How do you come to that conclusion? Simply because you don’t agree with their actions? Otherwise are there trained psychologists who argue that position in detail and try to determine how politicians score on the Hare scale?
If I tried to estimate a sociopathy scale from 0 to 10, in my life I have personally met one person who scores 10, two people somewhere around 2, and most nasty people were somewhere between 0 and 1, usually closer to 0.
I hope it illustrates that my mental model has separate buckets for “people I suspect to be sociopaths” and “people I disagree with”.
Diagnosing mental illness based on the kind of second hand information you have about politicians isn’t a trivial effort. Especially if you lack the background in psychology.
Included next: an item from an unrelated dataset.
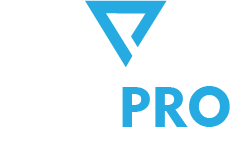WebPro Firm
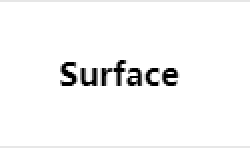 大安镇surface售后服务电话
My goal is to create a rationalist community. A place to meet other people with similar values and “win” together. I want to optimize my life (not just my online quantum physics debating experience). I am thinking strategically about an offline experience here.
Eliezer wrote about how a rationalist community might need to defend itself from an attack of barbarians. In my opinion, sociopaths are even greater danger, because they are more difficult to detect, and nerds have a lot of blind spots here. We focus on dealing with forces of nature. But in the social world, we must also deal with people, and this is our archetypal weakness.
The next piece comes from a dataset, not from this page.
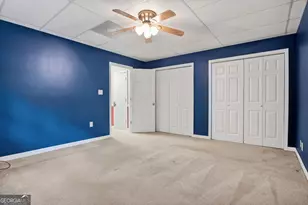 2260 Belmont Rd, Arnoldsville, GA 30619 - Photo 32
The typical nerd strategy for solving conflicts is to run away and hide, and create a community of social outcasts where everything is tolerated, and the whole group is safe more or less because it has so low status that typical bullies rather avoid it. But at the moment we start “winning”, this protective shield is over, and we do not have any other coping strategy. Just like being rich makes you an attractive target for thieves, being successful (and I hope rationalist groups will become successful in near future) makes your community a target for people who love to exploit people and get power. And all they need to get inside is to be intelligent and memorize a few LW keywords. Once your group becomes successful, I believe it’s just a question of time. (Even a partial success, which for you is merely a first step along a very long way, can already do this.) That will happen much sooner than any “barbarians” would consider you a serious danger.
(I don’t want to speak about politics here, but I believe that many political conflicts are so bad because most of the sides have sociopaths as their leaders. It’s not just the “affective death spirals”, although they also play a large role. But there are people in important positions who don’t think about “how to make the world a better place for humans”, but rather “how could I most benefit from this conflict”. And the conflict often continues and grows because that happens to be the way for those people to profit most. And this seems to happen on all sides, in all movements, as soon as there is some power to be gained. Including movements that ostensibly are against the concept of power. So the other way to ask my question would be: How can a rationalist community get more power, without becoming dominated by people who are willing to sacrifice anything for power? How to have a self-improving Friendly human community? If we manage to have a community that doesn’t immediately fall apart, or doesn’t become merely a debate club, this seems to me like the next obvious risk.)
How do you come to that conclusion? Simply because you don’t agree with their actions? Otherwise are there trained psychologists who argue that position in detail and try to determine how politicians score on the Hare scale?
Uhm, no. Allow me to quote from my other comment:
I hope it illustrates that my mental model has separate buckets for “people I suspect to be sociopaths” and “people I disagree with”.
Diagnosing mental illness based on the kind of second hand information you have about politicians isn’t a trivial effort. Especially if you lack the background in psychology.